Some dull sensation of pain must have penetrated at last the consoling night of drunkenness enwrapping the “bright Russian soul” of Haldin’s enthusiastic praise. But Ziemianitch evidently saw nothing. His eyeballs blinked all white in the light once, twice — then the gleam went out. For a moment he sat in the straw with closed eyes with a strange air of weary meditation, then fell over slowly on his side without making the slightest sound. Only the straw rustled a little. Razumov stared wildly, fighting for his breath. After a second or two he heard a light snore.
He flung from him the piece of stick remaining in his grasp, and went off with great hasty strides without looking back once.
After going heedlessly for some fifty yards along the street he walked into a snowdrift and was up to his knees before he stopped.
This recalled him to himself; and glancing about he discovered he had been going in the wrong direction. He retraced his steps, but now at a more moderate pace. When passing before the house he had just left he flourished his fist at the sombre refuge of misery and crime rearing its sinister bulk on the white ground. It had an air of brooding. He let his arm fall by his side — discouraged.

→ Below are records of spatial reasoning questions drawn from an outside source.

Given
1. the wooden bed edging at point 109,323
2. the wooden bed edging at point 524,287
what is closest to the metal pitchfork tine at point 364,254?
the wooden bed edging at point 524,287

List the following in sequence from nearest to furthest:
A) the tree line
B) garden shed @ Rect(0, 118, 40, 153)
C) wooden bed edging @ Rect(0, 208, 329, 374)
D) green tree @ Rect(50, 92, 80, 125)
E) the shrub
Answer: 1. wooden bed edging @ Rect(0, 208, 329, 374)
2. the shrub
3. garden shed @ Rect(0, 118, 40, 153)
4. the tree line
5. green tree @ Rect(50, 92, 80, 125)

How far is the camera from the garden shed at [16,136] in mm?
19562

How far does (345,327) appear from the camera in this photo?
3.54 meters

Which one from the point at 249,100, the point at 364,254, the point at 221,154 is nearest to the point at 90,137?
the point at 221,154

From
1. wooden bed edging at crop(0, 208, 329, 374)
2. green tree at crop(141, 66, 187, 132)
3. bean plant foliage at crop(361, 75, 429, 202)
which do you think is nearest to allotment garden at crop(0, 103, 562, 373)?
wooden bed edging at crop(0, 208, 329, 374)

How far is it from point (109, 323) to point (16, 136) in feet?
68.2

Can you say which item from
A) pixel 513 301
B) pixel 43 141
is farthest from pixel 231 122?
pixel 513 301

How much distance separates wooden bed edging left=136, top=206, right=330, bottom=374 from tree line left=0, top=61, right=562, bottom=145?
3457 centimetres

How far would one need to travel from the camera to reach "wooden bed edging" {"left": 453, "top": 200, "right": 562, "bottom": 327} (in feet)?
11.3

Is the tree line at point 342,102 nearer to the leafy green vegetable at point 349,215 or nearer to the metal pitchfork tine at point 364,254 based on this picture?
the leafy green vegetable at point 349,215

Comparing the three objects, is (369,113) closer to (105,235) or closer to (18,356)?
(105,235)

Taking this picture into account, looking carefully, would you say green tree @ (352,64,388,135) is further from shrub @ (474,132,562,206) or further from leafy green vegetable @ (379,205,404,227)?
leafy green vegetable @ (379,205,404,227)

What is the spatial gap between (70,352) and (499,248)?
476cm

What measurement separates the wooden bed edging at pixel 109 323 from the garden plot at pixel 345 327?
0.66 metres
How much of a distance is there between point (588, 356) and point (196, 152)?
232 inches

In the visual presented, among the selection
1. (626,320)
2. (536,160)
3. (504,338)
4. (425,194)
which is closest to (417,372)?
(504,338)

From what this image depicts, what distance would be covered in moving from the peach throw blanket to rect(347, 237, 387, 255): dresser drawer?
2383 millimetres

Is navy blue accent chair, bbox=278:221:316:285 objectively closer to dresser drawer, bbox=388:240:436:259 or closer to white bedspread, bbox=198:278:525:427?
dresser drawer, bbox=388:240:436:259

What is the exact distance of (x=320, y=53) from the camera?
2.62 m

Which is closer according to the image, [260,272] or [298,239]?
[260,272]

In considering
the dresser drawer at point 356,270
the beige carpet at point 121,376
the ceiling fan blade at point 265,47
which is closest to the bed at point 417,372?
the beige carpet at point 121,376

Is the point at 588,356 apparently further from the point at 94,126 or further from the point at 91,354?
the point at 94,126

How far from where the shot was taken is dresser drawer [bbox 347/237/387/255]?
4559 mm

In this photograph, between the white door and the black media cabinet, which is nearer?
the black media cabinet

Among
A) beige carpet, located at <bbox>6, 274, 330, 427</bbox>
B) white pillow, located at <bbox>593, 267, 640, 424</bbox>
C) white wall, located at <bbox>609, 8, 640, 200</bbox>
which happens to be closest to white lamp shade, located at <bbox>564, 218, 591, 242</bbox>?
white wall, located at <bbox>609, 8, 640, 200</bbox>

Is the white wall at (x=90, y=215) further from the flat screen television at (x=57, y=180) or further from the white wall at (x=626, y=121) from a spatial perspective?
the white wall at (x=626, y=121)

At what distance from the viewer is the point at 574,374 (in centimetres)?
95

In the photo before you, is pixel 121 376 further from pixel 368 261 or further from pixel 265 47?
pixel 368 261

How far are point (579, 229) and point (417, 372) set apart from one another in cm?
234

Ziemianitch’s passionate surrender to sorrow and consolation had baffled him. That was the people. A true Russian man! Razumov was glad he had beaten that brute — the “bright soul” of the other. Here they were: the people and the enthusiast.

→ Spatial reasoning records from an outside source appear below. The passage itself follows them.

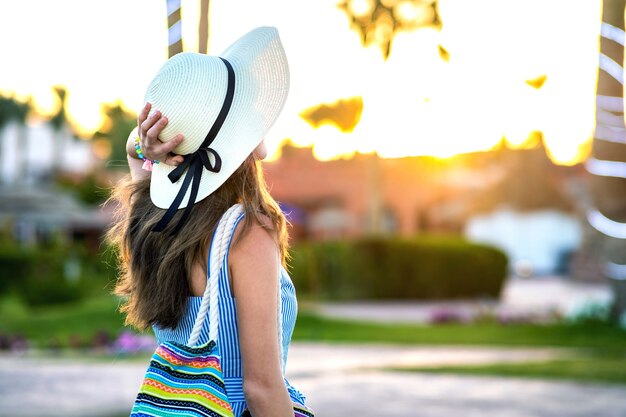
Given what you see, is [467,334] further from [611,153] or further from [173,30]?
[173,30]

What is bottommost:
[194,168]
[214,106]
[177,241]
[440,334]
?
[440,334]

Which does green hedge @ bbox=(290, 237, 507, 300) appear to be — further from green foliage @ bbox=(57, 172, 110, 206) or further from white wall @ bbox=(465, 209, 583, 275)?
green foliage @ bbox=(57, 172, 110, 206)

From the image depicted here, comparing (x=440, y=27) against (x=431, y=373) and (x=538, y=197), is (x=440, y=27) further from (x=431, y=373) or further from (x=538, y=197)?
(x=538, y=197)

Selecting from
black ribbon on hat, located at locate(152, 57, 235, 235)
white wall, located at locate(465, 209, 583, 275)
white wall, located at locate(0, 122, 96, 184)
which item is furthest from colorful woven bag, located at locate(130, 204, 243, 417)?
white wall, located at locate(0, 122, 96, 184)

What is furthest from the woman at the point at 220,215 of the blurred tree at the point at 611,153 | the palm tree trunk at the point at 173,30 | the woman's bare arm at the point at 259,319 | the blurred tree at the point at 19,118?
the blurred tree at the point at 19,118

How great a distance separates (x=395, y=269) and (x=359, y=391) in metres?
16.2

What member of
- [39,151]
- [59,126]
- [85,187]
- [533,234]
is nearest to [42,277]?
[85,187]

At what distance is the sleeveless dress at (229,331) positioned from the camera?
2.10m

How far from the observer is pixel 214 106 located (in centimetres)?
218

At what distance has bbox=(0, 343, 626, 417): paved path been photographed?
7.69m

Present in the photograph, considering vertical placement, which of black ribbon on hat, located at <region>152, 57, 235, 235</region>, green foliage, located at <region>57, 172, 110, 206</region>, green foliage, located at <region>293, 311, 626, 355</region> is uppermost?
green foliage, located at <region>57, 172, 110, 206</region>

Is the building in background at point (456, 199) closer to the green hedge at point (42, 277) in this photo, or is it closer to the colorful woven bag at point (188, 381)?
the green hedge at point (42, 277)

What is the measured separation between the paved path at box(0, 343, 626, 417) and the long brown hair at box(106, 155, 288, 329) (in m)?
5.35

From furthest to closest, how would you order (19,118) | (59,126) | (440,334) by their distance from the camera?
1. (59,126)
2. (19,118)
3. (440,334)
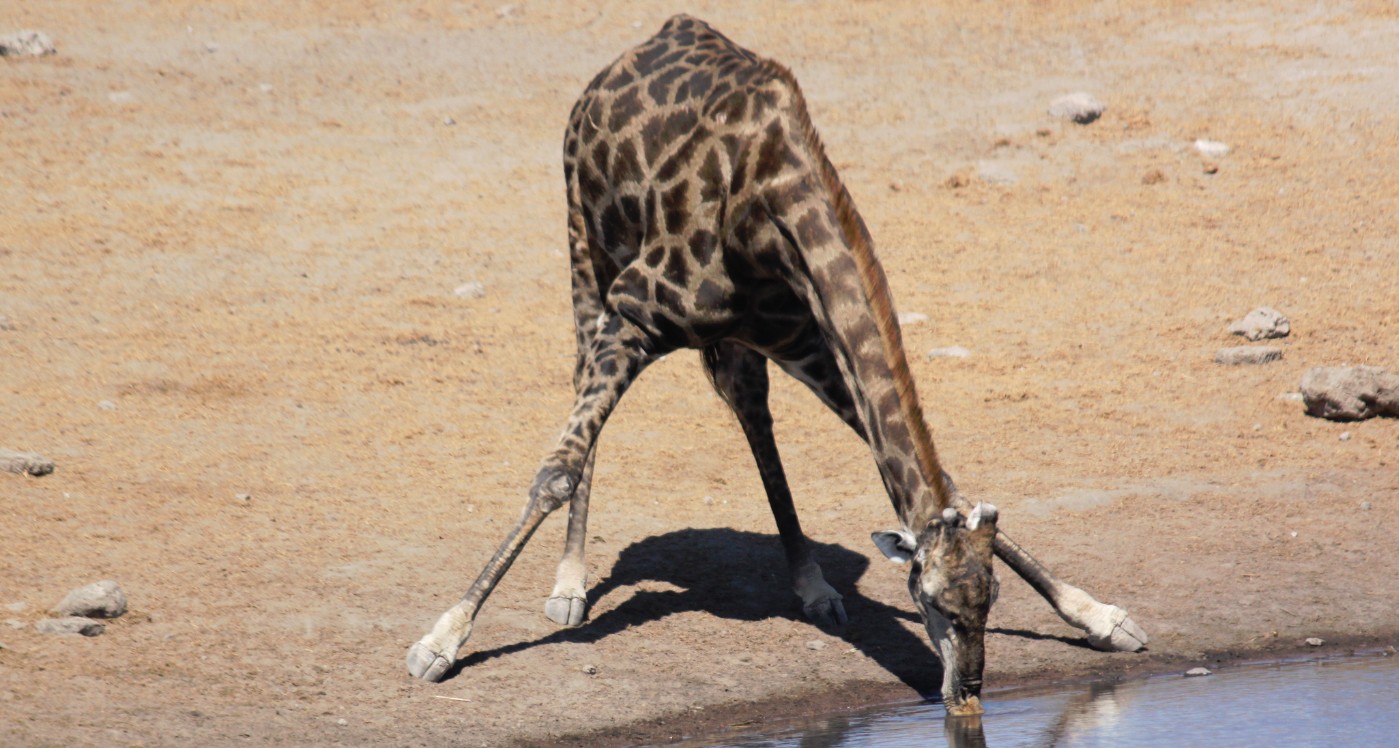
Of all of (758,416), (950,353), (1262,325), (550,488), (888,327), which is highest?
(888,327)

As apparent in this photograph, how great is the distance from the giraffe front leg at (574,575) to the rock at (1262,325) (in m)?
5.61

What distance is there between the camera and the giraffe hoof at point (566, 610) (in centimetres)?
712

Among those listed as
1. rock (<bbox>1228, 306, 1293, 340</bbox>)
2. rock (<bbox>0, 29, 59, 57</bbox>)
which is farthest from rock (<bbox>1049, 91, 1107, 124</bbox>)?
rock (<bbox>0, 29, 59, 57</bbox>)

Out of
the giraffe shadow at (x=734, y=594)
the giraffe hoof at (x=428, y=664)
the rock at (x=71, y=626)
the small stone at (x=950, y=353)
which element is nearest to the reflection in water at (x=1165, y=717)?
the giraffe shadow at (x=734, y=594)

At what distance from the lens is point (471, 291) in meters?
12.2

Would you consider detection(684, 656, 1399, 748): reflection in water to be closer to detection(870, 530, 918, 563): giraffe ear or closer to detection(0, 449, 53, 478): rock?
detection(870, 530, 918, 563): giraffe ear

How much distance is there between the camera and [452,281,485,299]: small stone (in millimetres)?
12203

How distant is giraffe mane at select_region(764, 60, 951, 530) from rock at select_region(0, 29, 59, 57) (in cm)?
1315

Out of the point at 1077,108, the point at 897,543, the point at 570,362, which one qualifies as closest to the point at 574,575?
the point at 897,543

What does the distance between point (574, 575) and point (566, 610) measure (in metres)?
0.26

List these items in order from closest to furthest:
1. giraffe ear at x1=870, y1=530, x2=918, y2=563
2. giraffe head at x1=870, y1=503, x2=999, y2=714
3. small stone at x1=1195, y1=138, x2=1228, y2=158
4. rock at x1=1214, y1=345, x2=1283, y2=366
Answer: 1. giraffe head at x1=870, y1=503, x2=999, y2=714
2. giraffe ear at x1=870, y1=530, x2=918, y2=563
3. rock at x1=1214, y1=345, x2=1283, y2=366
4. small stone at x1=1195, y1=138, x2=1228, y2=158

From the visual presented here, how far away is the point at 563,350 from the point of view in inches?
443

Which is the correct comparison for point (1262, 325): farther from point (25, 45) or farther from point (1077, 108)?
point (25, 45)

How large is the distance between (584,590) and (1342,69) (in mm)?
12410
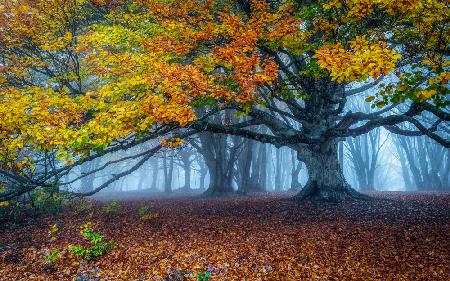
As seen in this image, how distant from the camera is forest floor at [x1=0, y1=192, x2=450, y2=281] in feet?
22.9

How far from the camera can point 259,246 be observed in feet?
27.9

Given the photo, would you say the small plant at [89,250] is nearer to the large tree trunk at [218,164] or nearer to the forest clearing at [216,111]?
the forest clearing at [216,111]

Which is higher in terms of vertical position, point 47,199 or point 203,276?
point 47,199

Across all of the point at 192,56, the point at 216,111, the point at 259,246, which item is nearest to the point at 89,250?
the point at 259,246

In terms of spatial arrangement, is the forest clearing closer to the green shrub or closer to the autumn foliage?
the autumn foliage

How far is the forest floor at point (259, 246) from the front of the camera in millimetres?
6980

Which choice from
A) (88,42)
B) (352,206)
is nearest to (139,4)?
(88,42)

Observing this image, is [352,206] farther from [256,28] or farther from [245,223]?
[256,28]

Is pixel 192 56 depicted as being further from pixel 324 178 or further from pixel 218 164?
pixel 218 164

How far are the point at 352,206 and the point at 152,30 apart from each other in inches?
406

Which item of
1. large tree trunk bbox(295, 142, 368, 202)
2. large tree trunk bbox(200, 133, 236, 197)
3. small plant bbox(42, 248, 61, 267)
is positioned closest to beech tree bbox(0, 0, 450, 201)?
large tree trunk bbox(295, 142, 368, 202)

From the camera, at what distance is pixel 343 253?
7.68 meters

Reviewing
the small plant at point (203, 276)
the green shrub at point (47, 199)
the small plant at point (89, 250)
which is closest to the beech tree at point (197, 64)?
the small plant at point (89, 250)

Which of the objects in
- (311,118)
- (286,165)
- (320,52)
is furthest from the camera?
(286,165)
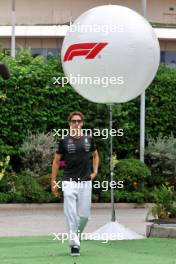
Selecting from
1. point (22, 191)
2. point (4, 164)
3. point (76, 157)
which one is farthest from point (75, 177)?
point (4, 164)

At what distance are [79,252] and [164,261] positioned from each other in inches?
52.1

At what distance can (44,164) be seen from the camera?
22.8 m

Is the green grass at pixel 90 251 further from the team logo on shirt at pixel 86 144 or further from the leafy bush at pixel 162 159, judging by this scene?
the leafy bush at pixel 162 159

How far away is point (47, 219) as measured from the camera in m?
19.4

Between the two he was done for. Between the drunkenness of the peasant incapable of action and the dream-intoxication of the idealist incapable of perceiving the reason of things, and the true character of men. It was a sort of terrible childishness. But children had their masters. “Ah! the stick, the stick, the stern hand,” thought Razumov, longing for power to hurt and destroy.